== TASK DETAILS ==
Can you rewrite the listing with "decorative object" changed to "ornamental item" and everything else kept the same? Omit the pictures from your version.
----- AVAILABLE RECORDS -----
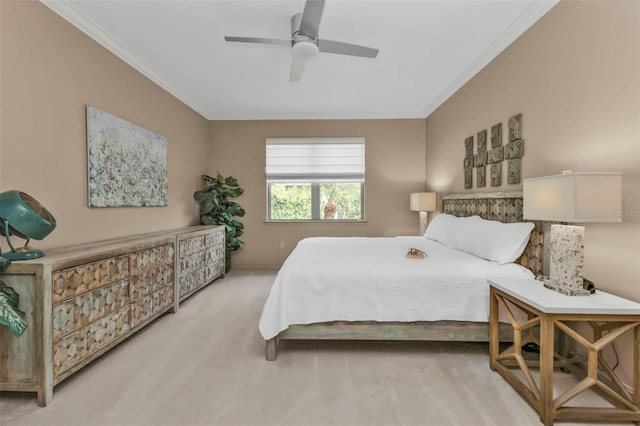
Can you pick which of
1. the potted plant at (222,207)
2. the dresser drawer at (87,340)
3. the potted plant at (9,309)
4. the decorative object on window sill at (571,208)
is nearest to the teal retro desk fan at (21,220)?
the potted plant at (9,309)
-----
== TASK RESPONSE ==
Can you pick which of
1. the potted plant at (222,207)
2. the dresser drawer at (87,340)
3. the potted plant at (9,309)
4. the ornamental item on window sill at (571,208)
is nearest to the teal retro desk fan at (21,220)?
the potted plant at (9,309)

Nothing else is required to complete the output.